Microsoft had promised four years ago that it would bring its carbon emissions down to zero (or even lower) by the end of this decade. But now, in an interview with Bloomberg, Brad Smith, president of Microsoft, said, “In 2020, we unveiled what we called our carbon moonshot. That was before the explosion in artificial intelligence." 

Further: “So, in many ways, the moon is five times as far away as it was in 2020 if you just think of our own forecast for the expansion of AI and its electrical needs." (bloom.bg/3RWgEBw). Five times as far away? That’s quite a long way to slip back in just four years.

At least on paper, Microsoft buys renewable-energy carbon credits to make its drive for clean energy usage look credible. But renewable energy certificates are like a shell game. Let’s say company X is a renewable energy company (one using wind or solar sources). 

It sells its electricity to consumers like you and me and companies like Microsoft and makes money from that sale. In addition, it sells the ‘green-ness’ or the ‘renewable-ness’ of that electricity to individual or corporate buyers through renewable energy credits (RECs). So, when a corporation says it’s buying renewable energy, that doesn’t automatically mean it’s using renewable energy; it’s likely that most of the time, it’s just buying RECs. 

In Microsoft’s case, the Bloomberg article points out that it planned to spend $50 billion on new data centres worldwide (including India) between July 2023 and June 2024 to accommodate increased demand for its technology products.
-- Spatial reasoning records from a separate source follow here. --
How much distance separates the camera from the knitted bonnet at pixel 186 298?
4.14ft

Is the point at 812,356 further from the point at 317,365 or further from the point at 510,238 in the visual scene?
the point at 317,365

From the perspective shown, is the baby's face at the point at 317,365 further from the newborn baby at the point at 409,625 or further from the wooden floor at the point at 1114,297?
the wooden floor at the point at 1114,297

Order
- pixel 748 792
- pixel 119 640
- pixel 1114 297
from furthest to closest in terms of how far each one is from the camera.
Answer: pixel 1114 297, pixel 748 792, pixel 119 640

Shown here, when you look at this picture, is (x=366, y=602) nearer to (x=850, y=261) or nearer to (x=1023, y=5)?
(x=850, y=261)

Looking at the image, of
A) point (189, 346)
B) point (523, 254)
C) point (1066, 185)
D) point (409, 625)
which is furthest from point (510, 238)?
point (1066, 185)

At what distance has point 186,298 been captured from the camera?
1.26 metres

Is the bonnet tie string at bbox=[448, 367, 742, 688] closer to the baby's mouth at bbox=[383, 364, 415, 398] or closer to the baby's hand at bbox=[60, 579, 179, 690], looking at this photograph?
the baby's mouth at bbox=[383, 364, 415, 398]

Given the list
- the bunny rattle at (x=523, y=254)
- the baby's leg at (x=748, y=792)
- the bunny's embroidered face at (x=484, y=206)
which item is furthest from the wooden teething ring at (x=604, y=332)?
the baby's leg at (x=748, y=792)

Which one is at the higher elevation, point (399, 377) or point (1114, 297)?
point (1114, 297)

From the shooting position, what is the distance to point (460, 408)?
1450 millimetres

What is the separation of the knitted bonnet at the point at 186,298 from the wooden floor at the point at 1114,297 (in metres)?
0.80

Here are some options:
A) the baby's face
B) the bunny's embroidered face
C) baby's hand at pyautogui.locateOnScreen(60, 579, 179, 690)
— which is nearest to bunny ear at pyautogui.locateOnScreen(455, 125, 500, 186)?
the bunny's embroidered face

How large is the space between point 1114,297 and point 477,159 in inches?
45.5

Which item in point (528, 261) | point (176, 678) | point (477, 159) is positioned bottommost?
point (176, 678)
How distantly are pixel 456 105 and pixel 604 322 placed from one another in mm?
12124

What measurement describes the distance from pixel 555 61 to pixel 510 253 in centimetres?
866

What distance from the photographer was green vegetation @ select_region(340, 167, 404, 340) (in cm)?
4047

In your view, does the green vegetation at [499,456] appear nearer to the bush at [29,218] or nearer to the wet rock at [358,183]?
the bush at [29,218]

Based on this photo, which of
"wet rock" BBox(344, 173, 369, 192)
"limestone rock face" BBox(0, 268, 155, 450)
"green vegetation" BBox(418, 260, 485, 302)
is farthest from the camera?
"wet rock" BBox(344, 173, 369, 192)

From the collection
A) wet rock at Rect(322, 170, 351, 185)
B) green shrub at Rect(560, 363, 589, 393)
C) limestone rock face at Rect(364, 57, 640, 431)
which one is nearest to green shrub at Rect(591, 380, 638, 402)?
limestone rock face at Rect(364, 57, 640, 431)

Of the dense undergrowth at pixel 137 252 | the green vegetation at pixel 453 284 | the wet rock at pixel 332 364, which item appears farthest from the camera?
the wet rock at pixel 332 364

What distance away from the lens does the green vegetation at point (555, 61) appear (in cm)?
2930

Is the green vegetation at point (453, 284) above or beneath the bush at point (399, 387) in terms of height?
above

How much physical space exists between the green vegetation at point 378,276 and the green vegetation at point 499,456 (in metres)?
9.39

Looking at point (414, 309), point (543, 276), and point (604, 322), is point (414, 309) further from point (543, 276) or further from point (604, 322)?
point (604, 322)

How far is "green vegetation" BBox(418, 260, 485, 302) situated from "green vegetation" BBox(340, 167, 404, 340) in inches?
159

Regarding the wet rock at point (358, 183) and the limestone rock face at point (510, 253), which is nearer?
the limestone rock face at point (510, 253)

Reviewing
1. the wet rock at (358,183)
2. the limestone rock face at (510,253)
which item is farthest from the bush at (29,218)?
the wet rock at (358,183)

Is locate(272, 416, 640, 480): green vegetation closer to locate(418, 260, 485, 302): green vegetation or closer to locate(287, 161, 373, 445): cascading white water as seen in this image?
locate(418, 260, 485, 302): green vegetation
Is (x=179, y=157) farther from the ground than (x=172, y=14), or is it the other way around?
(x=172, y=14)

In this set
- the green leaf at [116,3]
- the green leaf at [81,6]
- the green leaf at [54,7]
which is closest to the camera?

Building data centres doesn’t just mean buying computers. It means people, land acquisition, construction costs, renovations and so on, adding more concrete to our neighbourhoods. In all likelihood, that $50 billion number will go even higher over the next twelve months. At Microsoft’s earnings call in April, its CEO Satya Nadella said, “We have been doing what is essentially capital allocation to be a leader in AI for multiple years now."

Also read: AI and clean energy: Prepare for the global economy that’s emerging

One now begins to see why staffers at SBTi were so unhappy.